OBJECTIVE -> Print the part of the puzzle-hint thread below from "From here, the" to "passwords are available.", word for word.

SUPPLIED PASSAGE ->
In order for you to get the fourth digit, the fifth question must indicate exactly one number, and only one number. Because it is comparing a sum to itself, the only way it can isolate a single number is at either end of the 1-9 set, if the total of the other three numbers is either less than 2 or greater than 8.

Even more direct hint in next comment.

Even-more direct follow-up hint (with one number worked out):

If the first three numbers are all 1 (as low as they can be) and the fifth question is false, then their sum is 3 and the fourth number is either 1 or 2. Because that doesn't isolate a single number, that can't be right - so the fourth number must be 9, with the fifth question being true and the sum of the first three numbers being 8.

From here, the rest of the solving should be a lot easier - there's only so many combinations of the numbers on this phone that can total 8!

Thanks for this! I got the right answer but was a little confused as to why my order was correct. Your comment that "there's only so many combinations of the numbers on this phone that can total 8" set my mind at ease that there isn't a clue necessarily for the correct order, but that a few different guessing attempts are allowed.

Does it spell a word?


So much better for you to solve it yourself but here's the simple logic with no code:

The game basically says that the answers to all 5 questions must be yes or no. There exists a certain series of yes or no for which minimum passwords are available. 

I really hope you had to click read more to see this and did not get spoiled but here goes:

To minimise the 10,000 possibilities immediately, knowing the digits immediately removes many possibilities.

PROVIDED DATA ->

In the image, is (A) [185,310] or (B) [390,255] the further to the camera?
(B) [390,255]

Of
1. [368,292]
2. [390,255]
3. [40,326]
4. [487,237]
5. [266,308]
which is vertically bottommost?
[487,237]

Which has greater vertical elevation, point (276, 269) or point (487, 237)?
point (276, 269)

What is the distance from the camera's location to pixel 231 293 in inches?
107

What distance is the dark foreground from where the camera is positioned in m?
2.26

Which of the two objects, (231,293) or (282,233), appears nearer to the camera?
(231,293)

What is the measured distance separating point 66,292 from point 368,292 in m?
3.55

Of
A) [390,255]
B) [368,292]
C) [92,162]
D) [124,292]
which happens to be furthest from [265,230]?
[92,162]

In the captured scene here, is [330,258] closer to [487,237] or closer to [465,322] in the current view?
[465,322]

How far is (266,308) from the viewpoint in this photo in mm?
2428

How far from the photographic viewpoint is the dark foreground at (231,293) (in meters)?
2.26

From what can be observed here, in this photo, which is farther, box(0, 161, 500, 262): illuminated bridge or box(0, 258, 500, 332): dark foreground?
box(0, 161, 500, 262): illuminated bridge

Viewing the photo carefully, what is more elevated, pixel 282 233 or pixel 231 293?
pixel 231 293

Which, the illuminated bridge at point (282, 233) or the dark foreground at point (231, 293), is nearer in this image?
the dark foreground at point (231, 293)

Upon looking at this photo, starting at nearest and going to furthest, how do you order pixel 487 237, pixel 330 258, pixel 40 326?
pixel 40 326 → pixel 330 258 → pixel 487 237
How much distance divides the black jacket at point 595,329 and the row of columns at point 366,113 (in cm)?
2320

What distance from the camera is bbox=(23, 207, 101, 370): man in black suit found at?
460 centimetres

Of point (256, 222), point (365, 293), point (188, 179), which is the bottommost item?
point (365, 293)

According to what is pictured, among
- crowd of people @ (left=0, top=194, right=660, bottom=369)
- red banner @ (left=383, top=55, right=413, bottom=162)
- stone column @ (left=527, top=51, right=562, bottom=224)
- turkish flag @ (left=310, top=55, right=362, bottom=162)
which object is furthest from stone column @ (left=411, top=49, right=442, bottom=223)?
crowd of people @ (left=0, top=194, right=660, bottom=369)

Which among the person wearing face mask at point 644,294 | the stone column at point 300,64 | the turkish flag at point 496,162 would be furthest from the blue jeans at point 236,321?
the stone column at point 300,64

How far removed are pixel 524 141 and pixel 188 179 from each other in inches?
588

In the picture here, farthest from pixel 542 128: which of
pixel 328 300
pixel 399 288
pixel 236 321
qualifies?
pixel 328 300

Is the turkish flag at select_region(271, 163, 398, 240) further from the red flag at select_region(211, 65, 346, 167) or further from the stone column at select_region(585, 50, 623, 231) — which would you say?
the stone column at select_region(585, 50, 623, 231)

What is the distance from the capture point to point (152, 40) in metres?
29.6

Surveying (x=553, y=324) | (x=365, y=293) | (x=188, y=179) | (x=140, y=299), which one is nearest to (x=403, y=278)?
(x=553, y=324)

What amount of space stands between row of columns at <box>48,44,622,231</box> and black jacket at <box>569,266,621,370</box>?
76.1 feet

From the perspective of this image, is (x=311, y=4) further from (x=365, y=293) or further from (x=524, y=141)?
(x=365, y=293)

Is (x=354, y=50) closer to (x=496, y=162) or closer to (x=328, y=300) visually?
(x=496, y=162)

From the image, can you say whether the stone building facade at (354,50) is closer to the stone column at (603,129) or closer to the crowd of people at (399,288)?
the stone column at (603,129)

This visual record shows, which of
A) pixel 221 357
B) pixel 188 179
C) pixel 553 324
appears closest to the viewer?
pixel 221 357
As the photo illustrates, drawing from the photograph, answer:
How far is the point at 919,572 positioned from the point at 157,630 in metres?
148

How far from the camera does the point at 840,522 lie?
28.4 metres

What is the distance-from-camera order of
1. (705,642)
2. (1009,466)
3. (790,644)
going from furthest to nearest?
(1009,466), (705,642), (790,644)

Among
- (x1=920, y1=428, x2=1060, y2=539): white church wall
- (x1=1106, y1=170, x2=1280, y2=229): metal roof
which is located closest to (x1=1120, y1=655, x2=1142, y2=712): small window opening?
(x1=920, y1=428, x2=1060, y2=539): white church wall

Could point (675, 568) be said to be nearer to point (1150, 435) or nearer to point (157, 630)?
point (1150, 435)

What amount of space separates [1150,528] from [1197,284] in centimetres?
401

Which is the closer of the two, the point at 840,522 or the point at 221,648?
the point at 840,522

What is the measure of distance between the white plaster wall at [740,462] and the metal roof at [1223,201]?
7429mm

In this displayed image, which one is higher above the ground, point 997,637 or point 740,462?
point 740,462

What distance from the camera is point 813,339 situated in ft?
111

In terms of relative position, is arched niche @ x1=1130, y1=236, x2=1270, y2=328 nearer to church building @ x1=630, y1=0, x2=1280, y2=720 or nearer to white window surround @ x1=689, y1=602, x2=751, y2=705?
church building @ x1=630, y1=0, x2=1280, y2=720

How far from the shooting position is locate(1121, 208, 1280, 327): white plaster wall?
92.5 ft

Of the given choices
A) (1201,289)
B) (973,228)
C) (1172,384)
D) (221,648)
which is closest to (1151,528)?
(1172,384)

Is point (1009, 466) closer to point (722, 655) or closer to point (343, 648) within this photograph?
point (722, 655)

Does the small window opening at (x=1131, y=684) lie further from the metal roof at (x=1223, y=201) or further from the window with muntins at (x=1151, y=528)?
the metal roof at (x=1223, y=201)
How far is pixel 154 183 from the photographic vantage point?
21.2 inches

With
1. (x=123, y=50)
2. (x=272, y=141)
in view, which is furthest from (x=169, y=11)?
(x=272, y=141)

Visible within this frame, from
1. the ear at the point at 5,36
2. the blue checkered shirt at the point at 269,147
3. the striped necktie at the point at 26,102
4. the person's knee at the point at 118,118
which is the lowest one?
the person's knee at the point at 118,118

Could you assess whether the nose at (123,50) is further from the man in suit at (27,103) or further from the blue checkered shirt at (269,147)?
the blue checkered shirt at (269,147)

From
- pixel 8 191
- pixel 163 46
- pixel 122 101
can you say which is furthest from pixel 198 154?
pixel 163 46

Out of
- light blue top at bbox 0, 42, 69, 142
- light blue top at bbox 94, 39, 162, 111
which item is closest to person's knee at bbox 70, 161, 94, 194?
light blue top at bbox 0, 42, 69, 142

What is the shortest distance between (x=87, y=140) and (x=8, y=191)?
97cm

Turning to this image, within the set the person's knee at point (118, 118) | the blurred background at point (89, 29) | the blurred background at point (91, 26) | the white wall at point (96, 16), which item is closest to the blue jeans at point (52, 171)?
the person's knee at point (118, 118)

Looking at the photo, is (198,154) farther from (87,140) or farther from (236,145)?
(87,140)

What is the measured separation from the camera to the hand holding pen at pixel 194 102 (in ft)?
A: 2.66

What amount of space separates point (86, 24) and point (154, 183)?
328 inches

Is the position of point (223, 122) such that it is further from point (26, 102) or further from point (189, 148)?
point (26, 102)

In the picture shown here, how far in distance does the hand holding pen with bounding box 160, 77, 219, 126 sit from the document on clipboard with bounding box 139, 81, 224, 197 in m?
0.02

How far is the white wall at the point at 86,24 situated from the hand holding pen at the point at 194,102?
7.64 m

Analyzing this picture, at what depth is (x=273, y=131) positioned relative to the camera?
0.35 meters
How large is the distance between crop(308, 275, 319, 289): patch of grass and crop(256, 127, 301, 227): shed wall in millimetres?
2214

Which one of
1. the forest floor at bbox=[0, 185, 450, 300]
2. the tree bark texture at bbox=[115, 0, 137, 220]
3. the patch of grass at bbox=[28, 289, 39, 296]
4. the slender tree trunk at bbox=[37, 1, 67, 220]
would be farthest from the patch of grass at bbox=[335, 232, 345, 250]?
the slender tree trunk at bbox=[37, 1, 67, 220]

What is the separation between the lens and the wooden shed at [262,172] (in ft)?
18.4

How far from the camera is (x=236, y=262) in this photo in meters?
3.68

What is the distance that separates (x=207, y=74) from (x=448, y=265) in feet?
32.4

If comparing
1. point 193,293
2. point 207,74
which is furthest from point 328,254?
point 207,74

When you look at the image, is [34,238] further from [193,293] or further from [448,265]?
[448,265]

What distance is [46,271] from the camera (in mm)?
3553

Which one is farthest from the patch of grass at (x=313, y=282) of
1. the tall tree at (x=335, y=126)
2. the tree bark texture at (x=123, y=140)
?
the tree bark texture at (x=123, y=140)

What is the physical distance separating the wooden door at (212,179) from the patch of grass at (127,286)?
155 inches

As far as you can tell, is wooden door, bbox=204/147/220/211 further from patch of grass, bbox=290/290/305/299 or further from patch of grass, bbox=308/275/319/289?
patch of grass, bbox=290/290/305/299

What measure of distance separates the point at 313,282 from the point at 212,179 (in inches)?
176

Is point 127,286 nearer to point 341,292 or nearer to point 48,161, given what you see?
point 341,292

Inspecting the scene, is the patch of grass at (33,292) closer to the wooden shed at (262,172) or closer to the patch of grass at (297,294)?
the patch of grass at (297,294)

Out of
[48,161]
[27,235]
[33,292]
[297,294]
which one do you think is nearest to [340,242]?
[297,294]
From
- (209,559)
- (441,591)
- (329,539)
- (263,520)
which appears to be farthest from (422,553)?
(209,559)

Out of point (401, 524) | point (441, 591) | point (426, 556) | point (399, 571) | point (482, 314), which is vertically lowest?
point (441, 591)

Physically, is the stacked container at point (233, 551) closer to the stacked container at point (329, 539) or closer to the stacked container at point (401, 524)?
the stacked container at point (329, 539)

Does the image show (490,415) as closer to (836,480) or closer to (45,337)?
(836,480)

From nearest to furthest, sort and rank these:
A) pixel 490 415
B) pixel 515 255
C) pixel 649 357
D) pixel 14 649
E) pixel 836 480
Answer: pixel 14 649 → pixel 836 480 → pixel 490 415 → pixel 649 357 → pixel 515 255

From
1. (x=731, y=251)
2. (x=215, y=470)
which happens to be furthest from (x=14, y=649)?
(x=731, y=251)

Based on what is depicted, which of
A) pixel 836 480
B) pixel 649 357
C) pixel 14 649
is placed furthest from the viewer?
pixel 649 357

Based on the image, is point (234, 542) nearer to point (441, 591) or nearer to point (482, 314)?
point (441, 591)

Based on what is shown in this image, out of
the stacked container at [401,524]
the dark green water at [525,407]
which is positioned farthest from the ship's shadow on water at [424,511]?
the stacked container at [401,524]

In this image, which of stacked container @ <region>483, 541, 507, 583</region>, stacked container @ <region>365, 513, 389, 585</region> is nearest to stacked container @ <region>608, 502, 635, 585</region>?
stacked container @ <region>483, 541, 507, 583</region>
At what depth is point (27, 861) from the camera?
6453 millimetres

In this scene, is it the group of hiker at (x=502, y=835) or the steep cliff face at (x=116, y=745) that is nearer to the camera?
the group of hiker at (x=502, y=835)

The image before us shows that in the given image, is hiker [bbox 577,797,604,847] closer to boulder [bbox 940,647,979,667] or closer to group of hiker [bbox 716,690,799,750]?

THE RESPONSE ->
From here, the rest of the solving should be a lot easier - there's only so many combinations of the numbers on this phone that can total 8!

Thanks for this! I got the right answer but was a little confused as to why my order was correct. Your comment that "there's only so many combinations of the numbers on this phone that can total 8" set my mind at ease that there isn't a clue necessarily for the correct order, but that a few different guessing attempts are allowed.

Does it spell a word?


So much better for you to solve it yourself but here's the simple logic with no code:

The game basically says that the answers to all 5 questions must be yes or no. There exists a certain series of yes or no for which minimum passwords are available.